— Göreviniz —
Sudan haberinde “ABD Dışişleri Bakanlığı, teröre destek veren” sözleriyle başlayan paragrafı, ana bilgilerini koruyarak madde madde yeniden yazın.

— Gösterilen Metin —

Sudan teröre destek veren ülkeler listesinden çıkarıldı

Kongre, Trump'ın yürütme emrine itiraz etmedi; Pompeo ise sivil liderliğindeki geçiş otoritesine tebriklerini sundu

ABD Dışişleri Bakanı Mike Pompeo ve Sudan Egemenlik Konseyi Başkanı Orgeneral el-Burhan (AFP)
ABD Dışişleri Bakanı Mike Pompeo ve Sudan Egemenlik Konseyi Başkanı Orgeneral el-Burhan (AFP)
TT

Sudan teröre destek veren ülkeler listesinden çıkarıldı

ABD Dışişleri Bakanı Mike Pompeo ve Sudan Egemenlik Konseyi Başkanı Orgeneral el-Burhan (AFP)
ABD Dışişleri Bakanı Mike Pompeo ve Sudan Egemenlik Konseyi Başkanı Orgeneral el-Burhan (AFP)

ABD Dışişleri Bakanlığı, teröre destek veren ülkeler listesine 27 yıl önce dahil ettiği Sudan'ın listeden çıkarıldığını açıkladı. Bu adımı ‘tarihi’ olarak nitelendiren Hartum'daki geçiş otoritesi ise uluslararası izolasyon ve küresel ablukanın sona erdiğini, Sudan’ın uluslararası toplumdaki ‘her zamanki yerine’ geri döndüğünü ifade etti.

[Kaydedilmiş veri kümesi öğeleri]
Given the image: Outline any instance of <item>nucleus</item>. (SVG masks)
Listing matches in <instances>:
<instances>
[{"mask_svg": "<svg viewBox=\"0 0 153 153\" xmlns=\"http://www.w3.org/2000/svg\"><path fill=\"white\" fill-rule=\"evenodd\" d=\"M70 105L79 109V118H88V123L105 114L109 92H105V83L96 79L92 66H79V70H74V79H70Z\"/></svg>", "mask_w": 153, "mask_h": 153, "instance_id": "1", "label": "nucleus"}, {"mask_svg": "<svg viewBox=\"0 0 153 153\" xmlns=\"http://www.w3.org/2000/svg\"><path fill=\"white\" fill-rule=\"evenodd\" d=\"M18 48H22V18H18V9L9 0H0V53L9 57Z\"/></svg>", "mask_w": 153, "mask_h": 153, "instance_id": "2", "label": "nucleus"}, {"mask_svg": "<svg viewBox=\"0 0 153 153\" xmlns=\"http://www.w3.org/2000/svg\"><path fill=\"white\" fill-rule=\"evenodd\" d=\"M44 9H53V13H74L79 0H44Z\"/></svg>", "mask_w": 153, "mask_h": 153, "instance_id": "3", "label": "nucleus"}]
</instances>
...
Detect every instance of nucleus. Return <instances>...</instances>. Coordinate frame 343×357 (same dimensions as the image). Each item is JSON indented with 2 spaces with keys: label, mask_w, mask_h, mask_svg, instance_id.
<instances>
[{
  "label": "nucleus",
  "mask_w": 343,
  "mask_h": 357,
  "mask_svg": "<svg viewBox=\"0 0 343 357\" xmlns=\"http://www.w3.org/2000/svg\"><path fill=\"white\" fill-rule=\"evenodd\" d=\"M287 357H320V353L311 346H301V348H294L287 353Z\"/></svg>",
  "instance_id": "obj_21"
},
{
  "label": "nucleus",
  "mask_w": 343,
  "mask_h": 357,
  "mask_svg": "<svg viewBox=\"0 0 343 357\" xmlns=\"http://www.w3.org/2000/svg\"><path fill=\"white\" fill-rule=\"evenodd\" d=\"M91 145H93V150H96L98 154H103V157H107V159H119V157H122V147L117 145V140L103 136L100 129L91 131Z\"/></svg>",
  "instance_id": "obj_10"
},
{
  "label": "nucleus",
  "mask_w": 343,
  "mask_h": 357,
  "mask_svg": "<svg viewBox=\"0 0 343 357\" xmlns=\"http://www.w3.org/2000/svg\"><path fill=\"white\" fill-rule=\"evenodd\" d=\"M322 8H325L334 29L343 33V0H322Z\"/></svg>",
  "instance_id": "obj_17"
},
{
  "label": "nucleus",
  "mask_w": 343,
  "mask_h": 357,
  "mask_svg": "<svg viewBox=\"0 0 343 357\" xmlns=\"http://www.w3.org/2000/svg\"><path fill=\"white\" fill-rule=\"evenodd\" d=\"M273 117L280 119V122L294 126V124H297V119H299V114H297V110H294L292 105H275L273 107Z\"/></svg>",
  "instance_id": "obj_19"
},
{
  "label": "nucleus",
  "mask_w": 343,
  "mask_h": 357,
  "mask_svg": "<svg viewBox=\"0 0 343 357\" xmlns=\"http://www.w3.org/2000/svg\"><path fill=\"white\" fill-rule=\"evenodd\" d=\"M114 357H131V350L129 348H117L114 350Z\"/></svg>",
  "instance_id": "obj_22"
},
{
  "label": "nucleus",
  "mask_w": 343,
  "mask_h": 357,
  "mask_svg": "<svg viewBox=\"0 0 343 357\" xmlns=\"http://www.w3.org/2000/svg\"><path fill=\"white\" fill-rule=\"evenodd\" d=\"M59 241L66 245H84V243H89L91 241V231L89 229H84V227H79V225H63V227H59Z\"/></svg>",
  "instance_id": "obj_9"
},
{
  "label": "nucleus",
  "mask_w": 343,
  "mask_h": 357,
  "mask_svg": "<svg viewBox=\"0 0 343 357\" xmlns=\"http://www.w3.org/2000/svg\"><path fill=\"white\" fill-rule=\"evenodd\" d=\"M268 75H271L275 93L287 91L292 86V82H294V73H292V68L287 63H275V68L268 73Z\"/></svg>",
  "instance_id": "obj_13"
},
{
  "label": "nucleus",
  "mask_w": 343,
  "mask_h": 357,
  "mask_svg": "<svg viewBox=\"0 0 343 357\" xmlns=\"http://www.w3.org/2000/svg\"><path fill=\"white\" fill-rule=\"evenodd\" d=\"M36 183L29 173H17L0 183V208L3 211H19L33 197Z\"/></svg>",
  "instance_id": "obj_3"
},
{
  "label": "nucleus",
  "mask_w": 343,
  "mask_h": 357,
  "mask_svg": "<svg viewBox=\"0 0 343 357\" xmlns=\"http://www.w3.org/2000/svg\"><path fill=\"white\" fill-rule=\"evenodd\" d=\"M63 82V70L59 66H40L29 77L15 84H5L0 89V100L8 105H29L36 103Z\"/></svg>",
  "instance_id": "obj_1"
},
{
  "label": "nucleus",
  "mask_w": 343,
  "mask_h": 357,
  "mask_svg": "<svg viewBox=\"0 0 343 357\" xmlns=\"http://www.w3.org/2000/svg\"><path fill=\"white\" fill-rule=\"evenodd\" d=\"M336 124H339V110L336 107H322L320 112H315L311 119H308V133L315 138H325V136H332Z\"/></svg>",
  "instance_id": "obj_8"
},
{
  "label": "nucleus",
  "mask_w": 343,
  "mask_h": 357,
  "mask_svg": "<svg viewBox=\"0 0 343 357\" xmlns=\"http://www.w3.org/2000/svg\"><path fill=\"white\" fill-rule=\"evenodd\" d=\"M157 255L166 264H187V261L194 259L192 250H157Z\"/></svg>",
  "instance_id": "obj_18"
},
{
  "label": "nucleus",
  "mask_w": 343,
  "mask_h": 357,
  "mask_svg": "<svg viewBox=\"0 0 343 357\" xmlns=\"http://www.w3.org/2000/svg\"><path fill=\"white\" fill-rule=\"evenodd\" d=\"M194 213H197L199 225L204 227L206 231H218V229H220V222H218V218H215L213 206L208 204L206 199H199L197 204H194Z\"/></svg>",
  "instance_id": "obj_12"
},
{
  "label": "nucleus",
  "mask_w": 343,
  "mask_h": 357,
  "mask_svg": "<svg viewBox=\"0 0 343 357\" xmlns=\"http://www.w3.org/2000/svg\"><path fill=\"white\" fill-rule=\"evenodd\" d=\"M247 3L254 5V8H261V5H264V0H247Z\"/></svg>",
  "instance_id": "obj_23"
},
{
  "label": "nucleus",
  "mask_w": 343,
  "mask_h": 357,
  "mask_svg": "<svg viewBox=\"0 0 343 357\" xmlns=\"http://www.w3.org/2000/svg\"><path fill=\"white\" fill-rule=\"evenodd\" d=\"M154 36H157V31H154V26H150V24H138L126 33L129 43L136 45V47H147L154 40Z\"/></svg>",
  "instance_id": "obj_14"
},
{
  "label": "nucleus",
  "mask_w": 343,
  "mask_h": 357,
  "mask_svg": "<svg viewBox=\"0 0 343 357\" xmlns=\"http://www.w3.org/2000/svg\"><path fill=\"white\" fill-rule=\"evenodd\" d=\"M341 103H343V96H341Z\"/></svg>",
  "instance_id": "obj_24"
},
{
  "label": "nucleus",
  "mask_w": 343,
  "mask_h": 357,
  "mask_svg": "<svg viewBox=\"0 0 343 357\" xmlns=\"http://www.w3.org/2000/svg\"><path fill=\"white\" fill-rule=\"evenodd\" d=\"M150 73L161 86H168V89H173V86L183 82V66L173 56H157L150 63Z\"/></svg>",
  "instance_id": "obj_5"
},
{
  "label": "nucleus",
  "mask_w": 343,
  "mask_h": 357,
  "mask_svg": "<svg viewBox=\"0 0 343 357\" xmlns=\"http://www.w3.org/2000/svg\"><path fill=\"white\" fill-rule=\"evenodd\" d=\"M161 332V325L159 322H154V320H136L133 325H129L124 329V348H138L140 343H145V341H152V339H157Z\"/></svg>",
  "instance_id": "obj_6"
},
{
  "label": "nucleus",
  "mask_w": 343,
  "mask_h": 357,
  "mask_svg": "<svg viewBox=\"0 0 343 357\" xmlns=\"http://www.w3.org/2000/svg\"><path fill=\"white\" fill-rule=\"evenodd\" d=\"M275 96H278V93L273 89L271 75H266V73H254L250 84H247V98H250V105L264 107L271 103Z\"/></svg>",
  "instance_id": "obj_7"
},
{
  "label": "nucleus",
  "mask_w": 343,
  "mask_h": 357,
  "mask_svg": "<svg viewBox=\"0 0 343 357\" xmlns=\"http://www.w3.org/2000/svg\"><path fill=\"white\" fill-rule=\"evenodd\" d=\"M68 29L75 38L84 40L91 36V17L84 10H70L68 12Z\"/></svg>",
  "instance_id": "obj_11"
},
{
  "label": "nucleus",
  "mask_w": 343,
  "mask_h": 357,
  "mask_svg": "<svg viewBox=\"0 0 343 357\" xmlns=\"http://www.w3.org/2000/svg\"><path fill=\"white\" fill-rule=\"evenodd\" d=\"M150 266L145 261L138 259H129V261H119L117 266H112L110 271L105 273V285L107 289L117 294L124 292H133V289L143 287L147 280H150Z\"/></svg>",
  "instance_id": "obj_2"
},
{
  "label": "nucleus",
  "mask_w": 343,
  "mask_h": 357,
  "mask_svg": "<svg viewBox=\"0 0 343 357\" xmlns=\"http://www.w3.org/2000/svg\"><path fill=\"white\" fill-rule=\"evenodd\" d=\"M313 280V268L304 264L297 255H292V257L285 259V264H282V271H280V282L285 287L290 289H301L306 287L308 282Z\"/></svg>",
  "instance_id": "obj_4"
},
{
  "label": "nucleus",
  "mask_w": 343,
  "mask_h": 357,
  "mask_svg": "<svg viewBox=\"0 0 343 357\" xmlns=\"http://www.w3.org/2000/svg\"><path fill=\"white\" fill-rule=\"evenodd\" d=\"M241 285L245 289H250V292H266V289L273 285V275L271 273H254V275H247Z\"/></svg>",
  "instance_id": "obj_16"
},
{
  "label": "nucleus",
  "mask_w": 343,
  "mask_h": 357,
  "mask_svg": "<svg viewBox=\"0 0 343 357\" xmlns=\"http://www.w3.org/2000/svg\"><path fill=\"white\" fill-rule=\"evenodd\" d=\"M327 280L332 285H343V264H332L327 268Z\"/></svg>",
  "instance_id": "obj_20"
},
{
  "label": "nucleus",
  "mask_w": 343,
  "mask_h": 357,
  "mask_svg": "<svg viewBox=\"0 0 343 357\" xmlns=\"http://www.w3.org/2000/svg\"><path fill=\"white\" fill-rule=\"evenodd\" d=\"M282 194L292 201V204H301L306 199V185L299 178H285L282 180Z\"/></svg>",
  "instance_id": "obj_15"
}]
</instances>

— Alıştırmanın Cevabı —
- ABD Dışişleri Bakanlığı, Sudan'ın teröre destek veren ülkeler listesinden çıkarıldığını açıkladı.
- Sudan bu listeye 27 yıl önce dahil edilmişti.
- Hartum'daki geçiş otoritesi bu adımı “tarihi” olarak nitelendirdi.
- Geçiş otoritesine göre uluslararası izolasyon ve küresel abluka sona erdi, Sudan da uluslararası toplumdaki “her zamanki yerine” geri döndü.